## TASK
Of the material below, the lines to be retyped are those from the line containing "Ford Maverick XLT Supercrew FWD 2022" through the line containing "SE-RUA (9520) 2020 Airbus A320-251N", inclusive; reproduce them exactly.

## MATERIAL SUPPLIED
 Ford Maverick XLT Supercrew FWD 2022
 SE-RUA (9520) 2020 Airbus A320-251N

...

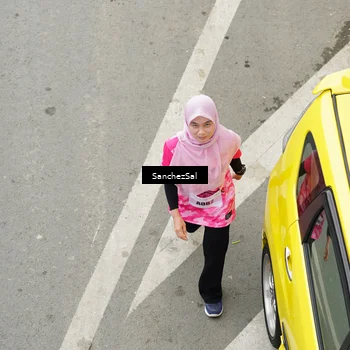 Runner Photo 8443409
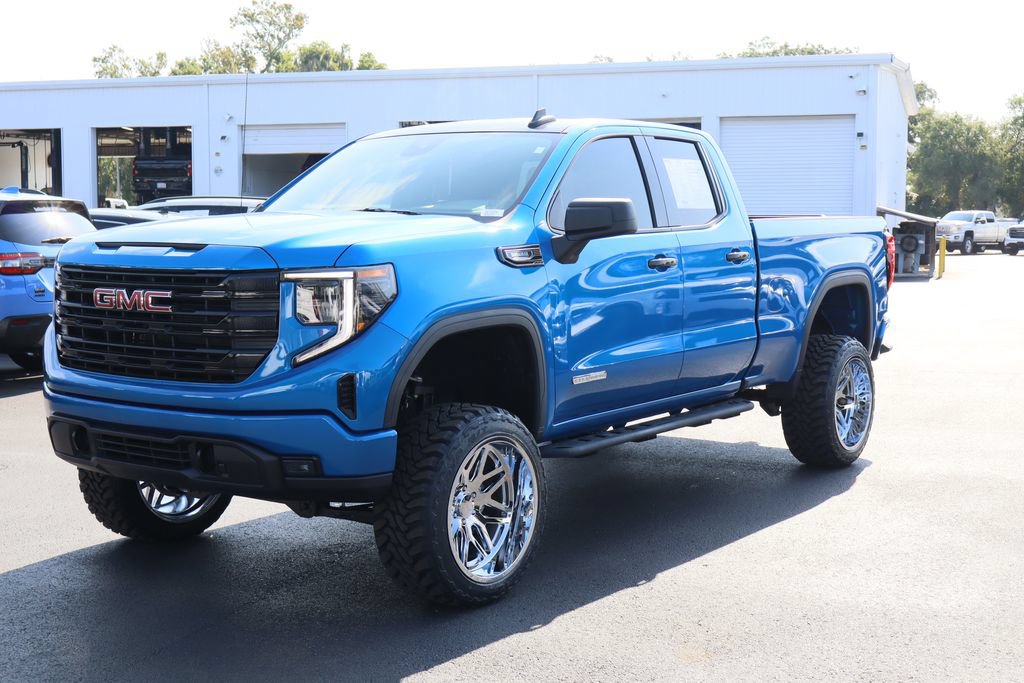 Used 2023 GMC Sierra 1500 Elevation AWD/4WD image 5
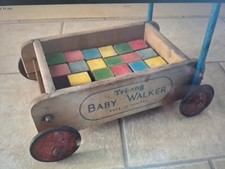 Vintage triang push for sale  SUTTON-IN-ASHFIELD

## SOLUTION FOR THIS EXERCISE
 Ford Maverick XLT Supercrew FWD 2022
 SE-RUA (9520) 2020 Airbus A320-251N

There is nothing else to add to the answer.